I wanted to write vectors of LabelledArrays to HDF5 files, preserving the labels, and be able to read these back and reconstruct the original data. My data is pretty much entirely numeric.
I’ve found it hard to find any relevant documentation; this is mentioned in an issue (#819) in HDF5.jl:
We are certainly lacking examples on writing compound data types in the documentation.
Indeed - the only mention at all is the (read and write) support for Complex
. But I found that you can write arrays of NamedTuple
and they end up being HDF5 array datasets with compound datatype as you’d expect. There are some restrictions, e.g. the fields can’t be strings.

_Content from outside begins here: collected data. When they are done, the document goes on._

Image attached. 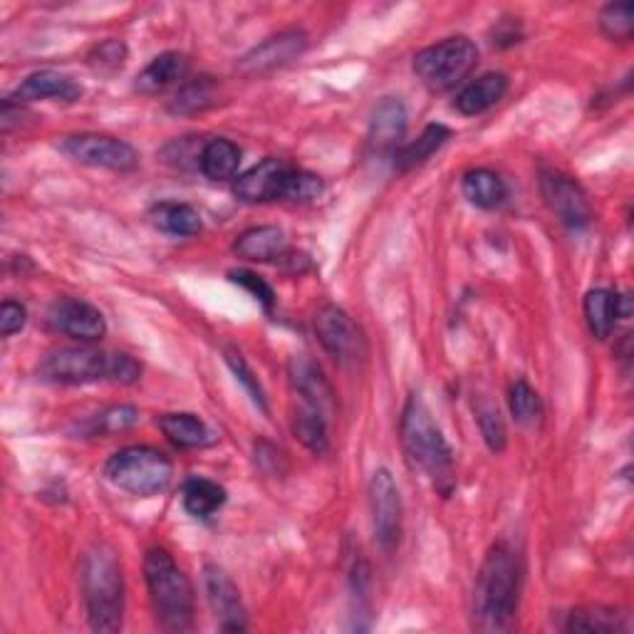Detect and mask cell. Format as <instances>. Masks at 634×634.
Returning a JSON list of instances; mask_svg holds the SVG:
<instances>
[{
  "mask_svg": "<svg viewBox=\"0 0 634 634\" xmlns=\"http://www.w3.org/2000/svg\"><path fill=\"white\" fill-rule=\"evenodd\" d=\"M184 508L196 518H209L226 503V488L209 478H189L184 484Z\"/></svg>",
  "mask_w": 634,
  "mask_h": 634,
  "instance_id": "484cf974",
  "label": "cell"
},
{
  "mask_svg": "<svg viewBox=\"0 0 634 634\" xmlns=\"http://www.w3.org/2000/svg\"><path fill=\"white\" fill-rule=\"evenodd\" d=\"M464 194L478 209H496L506 201V181L491 169H471L464 176Z\"/></svg>",
  "mask_w": 634,
  "mask_h": 634,
  "instance_id": "cb8c5ba5",
  "label": "cell"
},
{
  "mask_svg": "<svg viewBox=\"0 0 634 634\" xmlns=\"http://www.w3.org/2000/svg\"><path fill=\"white\" fill-rule=\"evenodd\" d=\"M370 506H372V526L384 553H394L402 540L404 506L399 486L387 469H377L370 481Z\"/></svg>",
  "mask_w": 634,
  "mask_h": 634,
  "instance_id": "ba28073f",
  "label": "cell"
},
{
  "mask_svg": "<svg viewBox=\"0 0 634 634\" xmlns=\"http://www.w3.org/2000/svg\"><path fill=\"white\" fill-rule=\"evenodd\" d=\"M139 422V412L129 407V404H119V407H110L102 414H97L92 432L95 434H119L132 429Z\"/></svg>",
  "mask_w": 634,
  "mask_h": 634,
  "instance_id": "d590c367",
  "label": "cell"
},
{
  "mask_svg": "<svg viewBox=\"0 0 634 634\" xmlns=\"http://www.w3.org/2000/svg\"><path fill=\"white\" fill-rule=\"evenodd\" d=\"M204 588H206V597H209L214 615L218 620V627H221L224 632H246L248 630L246 607H243L241 592H238L231 575L218 565H206Z\"/></svg>",
  "mask_w": 634,
  "mask_h": 634,
  "instance_id": "4fadbf2b",
  "label": "cell"
},
{
  "mask_svg": "<svg viewBox=\"0 0 634 634\" xmlns=\"http://www.w3.org/2000/svg\"><path fill=\"white\" fill-rule=\"evenodd\" d=\"M600 28L610 40L627 43V40H632V30H634V3L625 0V3H610L602 8Z\"/></svg>",
  "mask_w": 634,
  "mask_h": 634,
  "instance_id": "d6a6232c",
  "label": "cell"
},
{
  "mask_svg": "<svg viewBox=\"0 0 634 634\" xmlns=\"http://www.w3.org/2000/svg\"><path fill=\"white\" fill-rule=\"evenodd\" d=\"M127 60V45L122 40H105L90 53V65L100 72H114Z\"/></svg>",
  "mask_w": 634,
  "mask_h": 634,
  "instance_id": "8d00e7d4",
  "label": "cell"
},
{
  "mask_svg": "<svg viewBox=\"0 0 634 634\" xmlns=\"http://www.w3.org/2000/svg\"><path fill=\"white\" fill-rule=\"evenodd\" d=\"M568 632H588V634H612V632H622L625 625H622V615H617L615 610L607 607H585V610H575L568 615L565 622Z\"/></svg>",
  "mask_w": 634,
  "mask_h": 634,
  "instance_id": "f546056e",
  "label": "cell"
},
{
  "mask_svg": "<svg viewBox=\"0 0 634 634\" xmlns=\"http://www.w3.org/2000/svg\"><path fill=\"white\" fill-rule=\"evenodd\" d=\"M508 407H511L513 419L521 426H538L543 422V402H540L538 392L523 380L511 384V392H508Z\"/></svg>",
  "mask_w": 634,
  "mask_h": 634,
  "instance_id": "4dcf8cb0",
  "label": "cell"
},
{
  "mask_svg": "<svg viewBox=\"0 0 634 634\" xmlns=\"http://www.w3.org/2000/svg\"><path fill=\"white\" fill-rule=\"evenodd\" d=\"M144 578L152 595L154 612L162 630L189 632L194 627V585L184 575V570L174 563V558L162 548H154L144 558Z\"/></svg>",
  "mask_w": 634,
  "mask_h": 634,
  "instance_id": "277c9868",
  "label": "cell"
},
{
  "mask_svg": "<svg viewBox=\"0 0 634 634\" xmlns=\"http://www.w3.org/2000/svg\"><path fill=\"white\" fill-rule=\"evenodd\" d=\"M226 362H228V367L233 370V374L238 380H241L243 387L248 389V394H251L253 402L258 404V407L266 409V394H263V387H261V382H258L256 374L251 372V367L246 365V360L241 352H236V350H226Z\"/></svg>",
  "mask_w": 634,
  "mask_h": 634,
  "instance_id": "74e56055",
  "label": "cell"
},
{
  "mask_svg": "<svg viewBox=\"0 0 634 634\" xmlns=\"http://www.w3.org/2000/svg\"><path fill=\"white\" fill-rule=\"evenodd\" d=\"M540 191H543V199L548 204V209L558 216V221L573 228H585L592 218V209L588 201V194L582 191V186L573 179V176H565L560 172H545L540 176Z\"/></svg>",
  "mask_w": 634,
  "mask_h": 634,
  "instance_id": "7c38bea8",
  "label": "cell"
},
{
  "mask_svg": "<svg viewBox=\"0 0 634 634\" xmlns=\"http://www.w3.org/2000/svg\"><path fill=\"white\" fill-rule=\"evenodd\" d=\"M328 417H322L320 412L303 407L295 414L293 422V432L303 446H308L313 454H325L330 446V436H328Z\"/></svg>",
  "mask_w": 634,
  "mask_h": 634,
  "instance_id": "1f68e13d",
  "label": "cell"
},
{
  "mask_svg": "<svg viewBox=\"0 0 634 634\" xmlns=\"http://www.w3.org/2000/svg\"><path fill=\"white\" fill-rule=\"evenodd\" d=\"M476 417L478 426H481V434L491 451H503L506 449V424L501 419V412H498L493 404L481 402L476 407Z\"/></svg>",
  "mask_w": 634,
  "mask_h": 634,
  "instance_id": "836d02e7",
  "label": "cell"
},
{
  "mask_svg": "<svg viewBox=\"0 0 634 634\" xmlns=\"http://www.w3.org/2000/svg\"><path fill=\"white\" fill-rule=\"evenodd\" d=\"M521 600V565L513 548L496 543L488 550L474 588V625L481 632H511Z\"/></svg>",
  "mask_w": 634,
  "mask_h": 634,
  "instance_id": "6da1fadb",
  "label": "cell"
},
{
  "mask_svg": "<svg viewBox=\"0 0 634 634\" xmlns=\"http://www.w3.org/2000/svg\"><path fill=\"white\" fill-rule=\"evenodd\" d=\"M233 251L246 258V261L268 263L285 256L288 238L283 233V228L278 226H256L236 238Z\"/></svg>",
  "mask_w": 634,
  "mask_h": 634,
  "instance_id": "ffe728a7",
  "label": "cell"
},
{
  "mask_svg": "<svg viewBox=\"0 0 634 634\" xmlns=\"http://www.w3.org/2000/svg\"><path fill=\"white\" fill-rule=\"evenodd\" d=\"M478 50L469 38H446L441 43L424 48L414 58V72L432 92H446L469 77L476 67Z\"/></svg>",
  "mask_w": 634,
  "mask_h": 634,
  "instance_id": "8992f818",
  "label": "cell"
},
{
  "mask_svg": "<svg viewBox=\"0 0 634 634\" xmlns=\"http://www.w3.org/2000/svg\"><path fill=\"white\" fill-rule=\"evenodd\" d=\"M238 164H241V149L231 139H211L201 149L199 166L201 172L214 181H226L238 172Z\"/></svg>",
  "mask_w": 634,
  "mask_h": 634,
  "instance_id": "d4e9b609",
  "label": "cell"
},
{
  "mask_svg": "<svg viewBox=\"0 0 634 634\" xmlns=\"http://www.w3.org/2000/svg\"><path fill=\"white\" fill-rule=\"evenodd\" d=\"M585 320L592 335L605 340L617 322V295L610 290H590L585 295Z\"/></svg>",
  "mask_w": 634,
  "mask_h": 634,
  "instance_id": "4316f807",
  "label": "cell"
},
{
  "mask_svg": "<svg viewBox=\"0 0 634 634\" xmlns=\"http://www.w3.org/2000/svg\"><path fill=\"white\" fill-rule=\"evenodd\" d=\"M114 352H102L95 347H62L50 352L38 367V374L45 382L55 384H90L100 380L112 382Z\"/></svg>",
  "mask_w": 634,
  "mask_h": 634,
  "instance_id": "52a82bcc",
  "label": "cell"
},
{
  "mask_svg": "<svg viewBox=\"0 0 634 634\" xmlns=\"http://www.w3.org/2000/svg\"><path fill=\"white\" fill-rule=\"evenodd\" d=\"M449 137L451 132L446 129L444 124H429L417 142H412L397 152V169H412V166L424 164L434 152H439L444 144L449 142Z\"/></svg>",
  "mask_w": 634,
  "mask_h": 634,
  "instance_id": "f1b7e54d",
  "label": "cell"
},
{
  "mask_svg": "<svg viewBox=\"0 0 634 634\" xmlns=\"http://www.w3.org/2000/svg\"><path fill=\"white\" fill-rule=\"evenodd\" d=\"M189 75V60L181 53H162L154 58L147 67H144L134 87L142 95H159V92L179 85L181 80Z\"/></svg>",
  "mask_w": 634,
  "mask_h": 634,
  "instance_id": "d6986e66",
  "label": "cell"
},
{
  "mask_svg": "<svg viewBox=\"0 0 634 634\" xmlns=\"http://www.w3.org/2000/svg\"><path fill=\"white\" fill-rule=\"evenodd\" d=\"M231 278H233V283L243 285L246 290H251L256 300H261L268 310L273 308V303H276L273 288H270L263 278H258L256 273H251V270H236V273H231Z\"/></svg>",
  "mask_w": 634,
  "mask_h": 634,
  "instance_id": "f35d334b",
  "label": "cell"
},
{
  "mask_svg": "<svg viewBox=\"0 0 634 634\" xmlns=\"http://www.w3.org/2000/svg\"><path fill=\"white\" fill-rule=\"evenodd\" d=\"M402 444L414 469H419L441 496H451L456 486L454 454L439 424L419 397H409L402 412Z\"/></svg>",
  "mask_w": 634,
  "mask_h": 634,
  "instance_id": "7a4b0ae2",
  "label": "cell"
},
{
  "mask_svg": "<svg viewBox=\"0 0 634 634\" xmlns=\"http://www.w3.org/2000/svg\"><path fill=\"white\" fill-rule=\"evenodd\" d=\"M50 322H53L55 330H60L62 335L80 342H95L105 337L107 332L105 315H102L95 305L77 298L58 300L53 310H50Z\"/></svg>",
  "mask_w": 634,
  "mask_h": 634,
  "instance_id": "9a60e30c",
  "label": "cell"
},
{
  "mask_svg": "<svg viewBox=\"0 0 634 634\" xmlns=\"http://www.w3.org/2000/svg\"><path fill=\"white\" fill-rule=\"evenodd\" d=\"M62 152L80 164L95 166V169L110 172H132L137 169L139 154L132 144L105 137V134H75L62 142Z\"/></svg>",
  "mask_w": 634,
  "mask_h": 634,
  "instance_id": "9c48e42d",
  "label": "cell"
},
{
  "mask_svg": "<svg viewBox=\"0 0 634 634\" xmlns=\"http://www.w3.org/2000/svg\"><path fill=\"white\" fill-rule=\"evenodd\" d=\"M315 330L322 347L340 365H357L365 357V340H362L352 318L337 305L320 308V313L315 315Z\"/></svg>",
  "mask_w": 634,
  "mask_h": 634,
  "instance_id": "30bf717a",
  "label": "cell"
},
{
  "mask_svg": "<svg viewBox=\"0 0 634 634\" xmlns=\"http://www.w3.org/2000/svg\"><path fill=\"white\" fill-rule=\"evenodd\" d=\"M305 48H308V35L303 30L298 28L280 30L278 35H270L266 43L256 45L251 53H246L238 60V70L248 77H263L270 75V72L290 65V62L305 53Z\"/></svg>",
  "mask_w": 634,
  "mask_h": 634,
  "instance_id": "8fae6325",
  "label": "cell"
},
{
  "mask_svg": "<svg viewBox=\"0 0 634 634\" xmlns=\"http://www.w3.org/2000/svg\"><path fill=\"white\" fill-rule=\"evenodd\" d=\"M288 374L295 394H300V399H303V407L315 409L328 419L335 414V392H332L325 372L320 370L315 360H310L308 355L293 357Z\"/></svg>",
  "mask_w": 634,
  "mask_h": 634,
  "instance_id": "2e32d148",
  "label": "cell"
},
{
  "mask_svg": "<svg viewBox=\"0 0 634 634\" xmlns=\"http://www.w3.org/2000/svg\"><path fill=\"white\" fill-rule=\"evenodd\" d=\"M159 429L172 444L181 449H204L216 441L214 432L196 414H164L159 419Z\"/></svg>",
  "mask_w": 634,
  "mask_h": 634,
  "instance_id": "7402d4cb",
  "label": "cell"
},
{
  "mask_svg": "<svg viewBox=\"0 0 634 634\" xmlns=\"http://www.w3.org/2000/svg\"><path fill=\"white\" fill-rule=\"evenodd\" d=\"M82 97V87L75 80L65 72L58 70H40L33 72L28 80H23V85H18L13 90V95L8 97V102H38V100H65L75 102Z\"/></svg>",
  "mask_w": 634,
  "mask_h": 634,
  "instance_id": "e0dca14e",
  "label": "cell"
},
{
  "mask_svg": "<svg viewBox=\"0 0 634 634\" xmlns=\"http://www.w3.org/2000/svg\"><path fill=\"white\" fill-rule=\"evenodd\" d=\"M174 466L169 456L154 446H127L112 456L105 466L110 481L132 496H157L172 481Z\"/></svg>",
  "mask_w": 634,
  "mask_h": 634,
  "instance_id": "5b68a950",
  "label": "cell"
},
{
  "mask_svg": "<svg viewBox=\"0 0 634 634\" xmlns=\"http://www.w3.org/2000/svg\"><path fill=\"white\" fill-rule=\"evenodd\" d=\"M407 107L402 105V100L397 97H387L382 100L377 107L372 112L370 119V142L374 149L380 152H389L397 147V144L404 139L407 134Z\"/></svg>",
  "mask_w": 634,
  "mask_h": 634,
  "instance_id": "ac0fdd59",
  "label": "cell"
},
{
  "mask_svg": "<svg viewBox=\"0 0 634 634\" xmlns=\"http://www.w3.org/2000/svg\"><path fill=\"white\" fill-rule=\"evenodd\" d=\"M508 90V80L501 72H486V75L476 77L469 82L456 97V110L466 117H474V114H481L486 110H491L496 102H501Z\"/></svg>",
  "mask_w": 634,
  "mask_h": 634,
  "instance_id": "44dd1931",
  "label": "cell"
},
{
  "mask_svg": "<svg viewBox=\"0 0 634 634\" xmlns=\"http://www.w3.org/2000/svg\"><path fill=\"white\" fill-rule=\"evenodd\" d=\"M293 172V166L285 164L283 159H263L241 174L236 179L233 194L243 204H268V201H283L288 176Z\"/></svg>",
  "mask_w": 634,
  "mask_h": 634,
  "instance_id": "5bb4252c",
  "label": "cell"
},
{
  "mask_svg": "<svg viewBox=\"0 0 634 634\" xmlns=\"http://www.w3.org/2000/svg\"><path fill=\"white\" fill-rule=\"evenodd\" d=\"M216 102V82L211 77L186 80L169 102L174 114H196L209 110Z\"/></svg>",
  "mask_w": 634,
  "mask_h": 634,
  "instance_id": "83f0119b",
  "label": "cell"
},
{
  "mask_svg": "<svg viewBox=\"0 0 634 634\" xmlns=\"http://www.w3.org/2000/svg\"><path fill=\"white\" fill-rule=\"evenodd\" d=\"M320 194H322L320 176L310 174V172H303V169H295V166H293V172H290L288 184H285L283 201L305 204V201H315Z\"/></svg>",
  "mask_w": 634,
  "mask_h": 634,
  "instance_id": "e575fe53",
  "label": "cell"
},
{
  "mask_svg": "<svg viewBox=\"0 0 634 634\" xmlns=\"http://www.w3.org/2000/svg\"><path fill=\"white\" fill-rule=\"evenodd\" d=\"M142 365L127 352H114V365H112V382L117 384H134L139 380Z\"/></svg>",
  "mask_w": 634,
  "mask_h": 634,
  "instance_id": "60d3db41",
  "label": "cell"
},
{
  "mask_svg": "<svg viewBox=\"0 0 634 634\" xmlns=\"http://www.w3.org/2000/svg\"><path fill=\"white\" fill-rule=\"evenodd\" d=\"M152 221L164 233L172 236H196L201 231V214L189 204L164 201L152 209Z\"/></svg>",
  "mask_w": 634,
  "mask_h": 634,
  "instance_id": "603a6c76",
  "label": "cell"
},
{
  "mask_svg": "<svg viewBox=\"0 0 634 634\" xmlns=\"http://www.w3.org/2000/svg\"><path fill=\"white\" fill-rule=\"evenodd\" d=\"M80 580L90 627L107 634L119 632L124 620V578L117 553L110 545H92L82 558Z\"/></svg>",
  "mask_w": 634,
  "mask_h": 634,
  "instance_id": "3957f363",
  "label": "cell"
},
{
  "mask_svg": "<svg viewBox=\"0 0 634 634\" xmlns=\"http://www.w3.org/2000/svg\"><path fill=\"white\" fill-rule=\"evenodd\" d=\"M25 320H28L25 305L15 303V300H6V303L0 305V335L3 337L15 335V332L25 328Z\"/></svg>",
  "mask_w": 634,
  "mask_h": 634,
  "instance_id": "ab89813d",
  "label": "cell"
}]
</instances>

Conversely, you can read such a dataset, even with a string field, and you get out a vector of NamedTuple
including string field.
So for example:
# File downloaded from https://www.neonscience.org/resources/learning-hub/tutorials/hdf5-intro-python
julia> fn = "/Users/patrick/Desktop/NEONDSTowerTemperatureData.hdf5";
julia> data = h5open(fn, "r") do h5f
read(h5f, "Domain_03/OSBS/min_1/boom_1/temperature")
end;
julia> typeof(data), size(data)
(Vector{NamedTuple{(:date, :numPts, :mean, :min, :max, :variance, :stdErr, :uncertainty), Tuple{String, Int32, Vararg{Float64, 6}}}}, (4323,))
But the reverse doesn’t work (unless the string-typed field, date
, is removed):
julia> h5open("test.h5", "w") do h5f
write_dataset(h5f, "test_dataset", data)
end
ERROR: ArgumentError: Could not convert non-bitstype NamedTuple{(:date, :numPts, :mean, :min, :max, :variance, :stdErr, :uncertainty), Tuple{String, Int32, Vararg{Float64, 6}}} to NamedTuple{(:date, :numPts, :mean, :min, :max, :variance, :stdErr, :uncertainty), Tuple{HDF5.FixedString{1, 0}, Int32, Vararg{Float64, 6}}} for writing to HDF5. Consider implementing `convert(::Type{NamedTuple{(:date, :numPts, :mean, :min, :max, :variance, :stdErr, :uncertainty), Tuple{HDF5.FixedString{1, 0}, Int32, Vararg{Float64, 6}}}}, ::NamedTuple{(:date, :numPts, :mean, :min, :max, :variance, :stdErr, :uncertainty), Tuple{String, Int32, Vararg{Float64, 6}}})`
So for my use case (all the fields will be numeric types, all Int
and Float
) the functionality for read and write is there, but I’m hesitant to use it given that it’s not documented.
From what I can tell looking at the PRs, adding compound datatype reading and writing functionality was a deliberate thing, but what I’m not clear on is whether the lack of documentation is just an oversight, or perhaps it’s because the functionality isn’t meant for external usage (maybe because of the problem with writing strings?).
I’m hoping it’s the former and I can just start using this as-is (and contribute a documentation PR). Does anyone happen to know?
(Edit: cross-referenced this in a comment to the above-mentioned issue).